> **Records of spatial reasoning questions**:
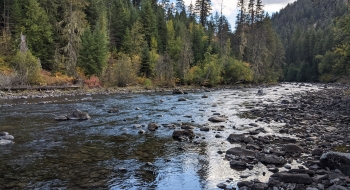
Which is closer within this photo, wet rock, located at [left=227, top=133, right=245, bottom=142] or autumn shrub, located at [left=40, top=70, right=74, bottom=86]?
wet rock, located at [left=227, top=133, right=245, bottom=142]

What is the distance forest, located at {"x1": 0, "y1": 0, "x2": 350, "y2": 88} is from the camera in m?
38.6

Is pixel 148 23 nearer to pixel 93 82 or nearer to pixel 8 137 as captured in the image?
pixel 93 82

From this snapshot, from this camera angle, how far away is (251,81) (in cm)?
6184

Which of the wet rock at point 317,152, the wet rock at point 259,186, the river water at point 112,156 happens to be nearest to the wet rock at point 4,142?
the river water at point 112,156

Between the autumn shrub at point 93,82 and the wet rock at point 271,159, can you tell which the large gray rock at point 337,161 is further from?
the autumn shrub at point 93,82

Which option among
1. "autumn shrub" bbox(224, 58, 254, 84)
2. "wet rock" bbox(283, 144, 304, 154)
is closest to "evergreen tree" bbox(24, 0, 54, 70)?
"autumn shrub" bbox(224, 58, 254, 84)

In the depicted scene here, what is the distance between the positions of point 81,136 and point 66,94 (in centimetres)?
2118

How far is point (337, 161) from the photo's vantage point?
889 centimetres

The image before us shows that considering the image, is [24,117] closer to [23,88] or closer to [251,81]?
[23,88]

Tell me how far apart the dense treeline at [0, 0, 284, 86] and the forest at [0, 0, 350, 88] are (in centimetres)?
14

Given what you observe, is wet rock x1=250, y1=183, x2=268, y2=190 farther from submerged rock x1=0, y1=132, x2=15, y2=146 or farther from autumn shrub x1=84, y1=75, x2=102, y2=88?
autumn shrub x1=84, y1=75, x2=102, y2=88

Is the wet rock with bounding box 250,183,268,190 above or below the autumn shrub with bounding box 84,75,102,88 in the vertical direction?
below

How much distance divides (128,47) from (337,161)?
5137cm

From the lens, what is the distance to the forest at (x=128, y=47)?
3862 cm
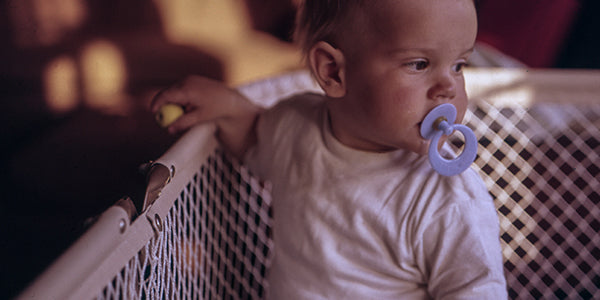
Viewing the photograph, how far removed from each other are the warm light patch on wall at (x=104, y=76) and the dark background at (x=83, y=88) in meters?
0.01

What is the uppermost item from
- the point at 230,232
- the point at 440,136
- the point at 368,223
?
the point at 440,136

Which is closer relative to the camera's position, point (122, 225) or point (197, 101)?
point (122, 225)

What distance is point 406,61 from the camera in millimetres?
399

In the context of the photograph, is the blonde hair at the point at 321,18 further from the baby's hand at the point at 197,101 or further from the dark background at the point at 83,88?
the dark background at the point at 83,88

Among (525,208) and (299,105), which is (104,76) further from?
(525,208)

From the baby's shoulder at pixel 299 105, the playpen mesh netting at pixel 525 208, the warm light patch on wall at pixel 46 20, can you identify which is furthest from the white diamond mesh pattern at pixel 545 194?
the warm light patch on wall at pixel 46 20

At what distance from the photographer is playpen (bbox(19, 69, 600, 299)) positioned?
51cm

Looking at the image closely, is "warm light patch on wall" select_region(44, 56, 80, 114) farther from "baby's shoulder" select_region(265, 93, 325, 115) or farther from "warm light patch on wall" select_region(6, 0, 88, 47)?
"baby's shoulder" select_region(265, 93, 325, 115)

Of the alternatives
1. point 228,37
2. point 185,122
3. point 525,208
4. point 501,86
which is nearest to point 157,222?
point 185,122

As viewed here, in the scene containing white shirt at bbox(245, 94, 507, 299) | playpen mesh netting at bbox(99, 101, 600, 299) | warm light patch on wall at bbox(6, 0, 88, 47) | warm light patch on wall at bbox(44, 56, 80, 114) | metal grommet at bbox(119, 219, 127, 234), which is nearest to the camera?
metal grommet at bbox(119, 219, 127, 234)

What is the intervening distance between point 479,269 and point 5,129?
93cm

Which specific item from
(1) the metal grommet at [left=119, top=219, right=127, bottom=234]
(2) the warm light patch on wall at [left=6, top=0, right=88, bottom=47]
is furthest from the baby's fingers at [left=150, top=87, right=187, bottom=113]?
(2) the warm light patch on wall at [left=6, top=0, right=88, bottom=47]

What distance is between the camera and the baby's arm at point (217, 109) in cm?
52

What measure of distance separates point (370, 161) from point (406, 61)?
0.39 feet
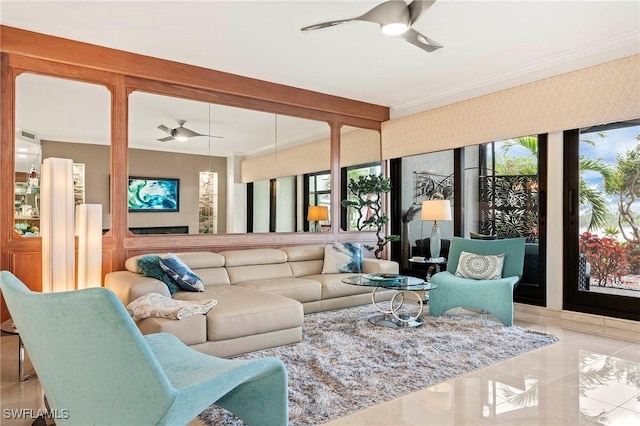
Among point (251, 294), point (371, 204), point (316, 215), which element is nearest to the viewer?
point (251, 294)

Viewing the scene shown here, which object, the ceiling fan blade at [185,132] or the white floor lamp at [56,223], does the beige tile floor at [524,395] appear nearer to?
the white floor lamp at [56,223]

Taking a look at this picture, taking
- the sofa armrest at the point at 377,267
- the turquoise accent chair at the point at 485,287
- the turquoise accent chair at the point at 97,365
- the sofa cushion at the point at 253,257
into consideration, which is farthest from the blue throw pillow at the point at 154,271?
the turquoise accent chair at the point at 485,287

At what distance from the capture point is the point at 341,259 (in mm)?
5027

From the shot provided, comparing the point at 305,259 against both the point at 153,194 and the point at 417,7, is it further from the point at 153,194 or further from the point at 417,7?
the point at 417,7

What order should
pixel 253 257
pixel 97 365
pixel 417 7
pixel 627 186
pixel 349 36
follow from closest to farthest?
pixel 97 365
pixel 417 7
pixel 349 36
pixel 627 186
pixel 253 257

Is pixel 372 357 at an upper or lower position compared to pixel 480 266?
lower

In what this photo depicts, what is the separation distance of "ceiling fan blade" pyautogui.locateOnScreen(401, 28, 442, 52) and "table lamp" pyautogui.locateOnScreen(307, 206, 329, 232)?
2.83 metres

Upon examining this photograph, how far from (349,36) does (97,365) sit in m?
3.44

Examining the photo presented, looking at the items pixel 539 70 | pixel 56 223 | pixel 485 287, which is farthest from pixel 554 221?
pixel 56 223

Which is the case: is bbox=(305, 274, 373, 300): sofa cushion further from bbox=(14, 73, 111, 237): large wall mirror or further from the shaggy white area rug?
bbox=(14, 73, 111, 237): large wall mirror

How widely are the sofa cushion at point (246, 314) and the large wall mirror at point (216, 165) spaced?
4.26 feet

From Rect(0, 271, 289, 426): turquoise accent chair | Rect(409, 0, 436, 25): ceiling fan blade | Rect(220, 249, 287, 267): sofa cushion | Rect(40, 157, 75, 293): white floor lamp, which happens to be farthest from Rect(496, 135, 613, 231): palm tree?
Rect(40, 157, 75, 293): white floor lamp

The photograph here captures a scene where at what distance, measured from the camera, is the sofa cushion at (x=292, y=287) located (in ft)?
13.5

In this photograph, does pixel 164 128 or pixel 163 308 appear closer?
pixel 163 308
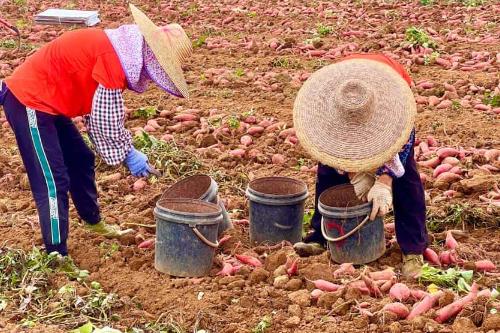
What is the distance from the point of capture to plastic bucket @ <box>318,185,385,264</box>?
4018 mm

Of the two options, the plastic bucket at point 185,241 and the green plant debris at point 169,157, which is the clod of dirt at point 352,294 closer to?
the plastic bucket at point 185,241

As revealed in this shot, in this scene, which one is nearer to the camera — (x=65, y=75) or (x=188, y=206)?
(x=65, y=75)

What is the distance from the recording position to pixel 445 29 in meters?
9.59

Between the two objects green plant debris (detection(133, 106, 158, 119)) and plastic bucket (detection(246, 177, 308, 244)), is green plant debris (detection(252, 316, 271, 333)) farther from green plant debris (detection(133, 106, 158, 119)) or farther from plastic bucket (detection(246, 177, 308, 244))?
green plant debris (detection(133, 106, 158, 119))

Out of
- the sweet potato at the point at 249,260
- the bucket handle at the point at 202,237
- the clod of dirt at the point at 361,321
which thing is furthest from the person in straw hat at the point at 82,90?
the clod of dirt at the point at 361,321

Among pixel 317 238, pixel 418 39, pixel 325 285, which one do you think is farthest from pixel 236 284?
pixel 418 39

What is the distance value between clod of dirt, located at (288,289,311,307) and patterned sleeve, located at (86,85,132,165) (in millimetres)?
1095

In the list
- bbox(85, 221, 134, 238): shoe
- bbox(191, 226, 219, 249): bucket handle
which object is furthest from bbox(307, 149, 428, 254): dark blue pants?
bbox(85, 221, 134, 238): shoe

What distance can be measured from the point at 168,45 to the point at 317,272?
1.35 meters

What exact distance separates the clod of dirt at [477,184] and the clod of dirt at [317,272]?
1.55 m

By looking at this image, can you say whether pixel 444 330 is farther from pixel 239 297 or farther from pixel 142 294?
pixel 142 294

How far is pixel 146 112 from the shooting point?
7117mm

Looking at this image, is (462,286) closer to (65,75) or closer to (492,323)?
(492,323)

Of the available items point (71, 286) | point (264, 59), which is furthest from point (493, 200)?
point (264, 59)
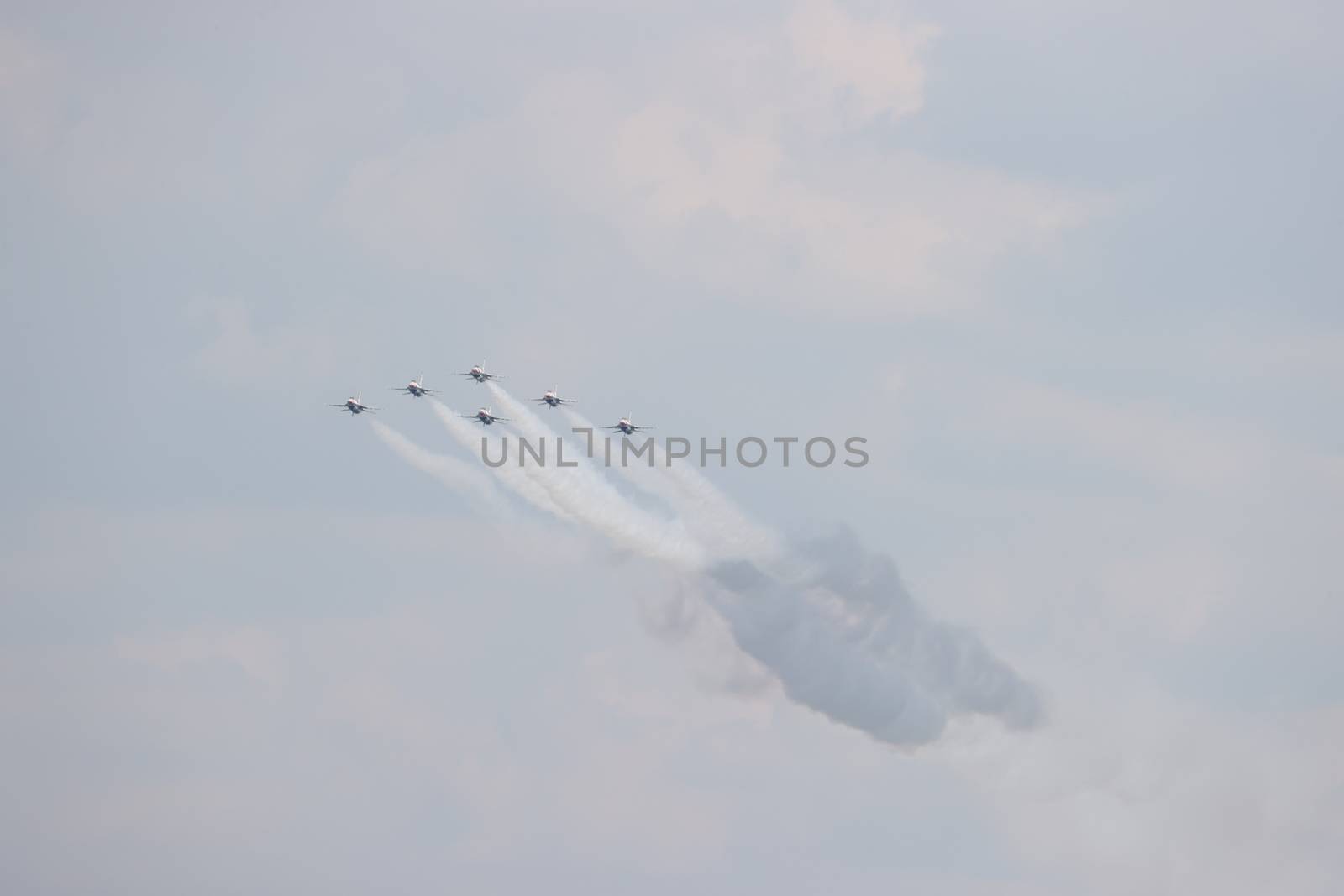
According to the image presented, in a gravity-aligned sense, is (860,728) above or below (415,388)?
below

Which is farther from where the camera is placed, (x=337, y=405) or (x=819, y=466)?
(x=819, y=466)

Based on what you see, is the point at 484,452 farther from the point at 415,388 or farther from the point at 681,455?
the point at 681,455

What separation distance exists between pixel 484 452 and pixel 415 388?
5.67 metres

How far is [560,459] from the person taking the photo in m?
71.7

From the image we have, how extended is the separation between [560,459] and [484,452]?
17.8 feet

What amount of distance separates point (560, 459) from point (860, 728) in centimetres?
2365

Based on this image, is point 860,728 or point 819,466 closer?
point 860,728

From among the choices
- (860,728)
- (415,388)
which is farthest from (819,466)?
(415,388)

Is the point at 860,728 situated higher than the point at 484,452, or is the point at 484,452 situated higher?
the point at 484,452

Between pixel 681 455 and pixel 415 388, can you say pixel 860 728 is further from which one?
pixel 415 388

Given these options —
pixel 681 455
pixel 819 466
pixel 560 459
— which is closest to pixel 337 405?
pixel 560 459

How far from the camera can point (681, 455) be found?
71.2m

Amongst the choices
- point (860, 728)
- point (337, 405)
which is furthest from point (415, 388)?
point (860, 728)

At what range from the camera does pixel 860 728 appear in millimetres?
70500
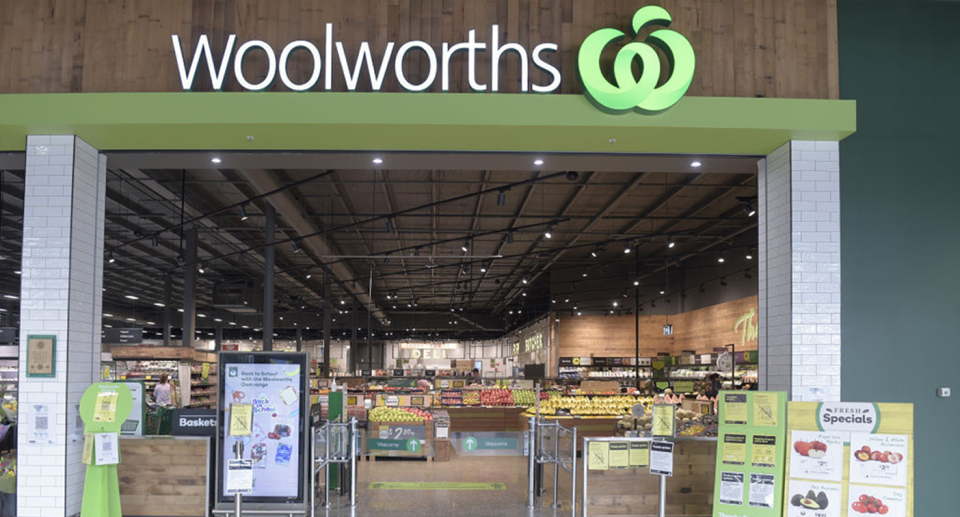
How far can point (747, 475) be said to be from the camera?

> **REQUEST**: Word for word, please, restate the lines of the listing from the one holding "What separation distance" down to the last line, leaving out any pictures.

> **SOLUTION TO THIS EXERCISE**:
What separation distance exists between pixel 484 452 and pixel 415 388?
5.67 metres

How far is [560,459] from the person taking the photo in m?
71.7

From the image we have, how extended is the separation between [560,459] and [484,452]?
17.8 feet

What amount of distance separates point (560, 459) from point (860, 728) in centimetres?
2365

Based on this image, is point 860,728 or point 819,466 closer?
point 860,728

From among the choices
- (860,728)
- (415,388)
which is farthest from (819,466)?
(415,388)

Is the point at 860,728 situated higher than the point at 484,452, or is the point at 484,452 situated higher?
the point at 484,452

Between pixel 681 455 and pixel 415 388, can you say pixel 860 728 is further from which one?
pixel 415 388

Given these options —
pixel 681 455
pixel 819 466
pixel 560 459
— which is closest to pixel 337 405?
pixel 560 459

How far from the camera can point (681, 455) be found?
71.2m

Amongst the choices
- point (860, 728)
- point (337, 405)
which is furthest from point (415, 388)?
point (860, 728)

At what range from the camera does pixel 860 728 appear in millimetres?
70500
How far can point (747, 475) be said to be from the camera?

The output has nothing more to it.